Starting and testing CTDB
The CTDB log is in /var/log/log.ctdb so look in this file if something diud not start correctly.
Log in to all of the nodes in the cluster and start the ctdb service using
service ctdb start
Verify that the CTDB daemon started properly. There should normally be at least 2 processes started for CTDB, one for the main daemon and one for the recovery daemon.
pidof ctdbd
Once all CTDB nodes have started, verify that they are correctly talking to eachothers.
There should be one TCP connection from the private ip address on each node to TCP port 9001 on each of the other nodes in the cluster.
netstat -a -n | grep 9001
Automatically restarting CTDB
If you wish to cope with software faults in ctdb, or want ctdb to automatically restart when an administration kills it, then you may wish to add a cron entry for root like this:
* * * * * /etc/init.d/ctdb cron > /dev/null 2>&1
Testing CTDB
Once your cluster is up and running, you may wish to know how to test that it is functioning correctly. The following tests may help with that
The ctdb tool
The ctdb package comes with a utility called ctdb that can be used to view the behaviour of the ctdb cluster.
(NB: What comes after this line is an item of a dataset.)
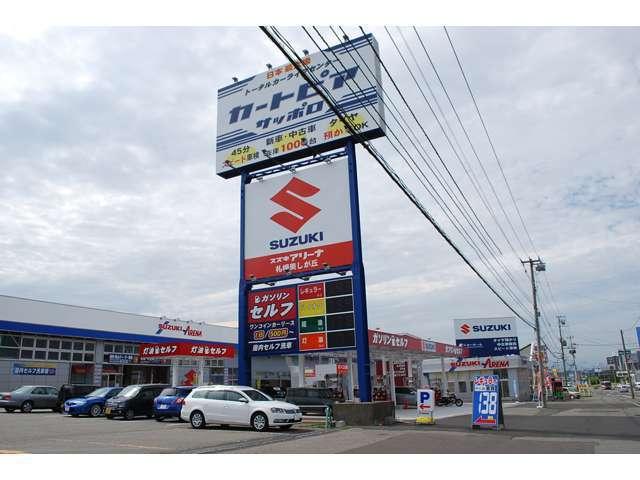 (株)スズキレピオ スズキアリーナ札幌美しが丘の店舗画像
If you run it with no options it will provide some terse usage information. The most commonly used commands are:
ctdb status
ctdb ip
ctdb ping
ctdb status
The status command provides basic information about the cluster and the status of the nodes. when you run it you will get some output like :
Number of nodes:4
vnn:0 10.1.1.1 OK (THIS NODE)
vnn:1 10.1.1.2 OK
vnn:2 10.1.1.3 OK
vnn:3 10.1.1.4 OK
Generation:1362079228
Size:4
hash:0 lmaster:0
hash:1 lmaster:1
hash:2 lmaster:2
hash:3 lmaster:3
Recovery mode:NORMAL (0)
Recovery master:0
The important parts are in bold. This tells us that all 4 nodes are in a healthy state.
It also tells us that recovery mode is normal, which means that the cluster has finished a recovery and is running in a normal fully operational state.
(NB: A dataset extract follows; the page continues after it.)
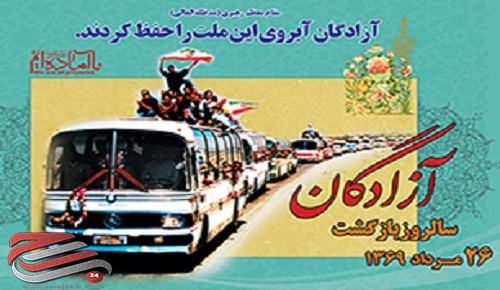 آزادگان مصداق بارز ایستادگی ملت ایران در برابر دشمنان هستند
Recovery state will briefly change to "RECOVERY" when there ahs been a node failure or something is wrong with the cluster.
If the cluster remains in RECOVERY state for very long (many seconds) there might be something wrong with the configuration. See /var/log/log.ctdb
ctdb ip
This command prints the current status of the public ip addresses and which physical node is currently serving that ip.
Number of nodes:4
192.168.1.1 0
192.168.1.2 1
192.168.2.1 2
192.168.2.1 3
ctdb ping
this command tries to "ping" each of the CTDB daemons in the cluster.
response from 0 time=0.000050 sec (13 clients)
response from 1 time=0.000154 sec (27 clients)
response from 2 time=0.000114 sec (17 clients)
response from 3 time=0.000115 sec (59 clients)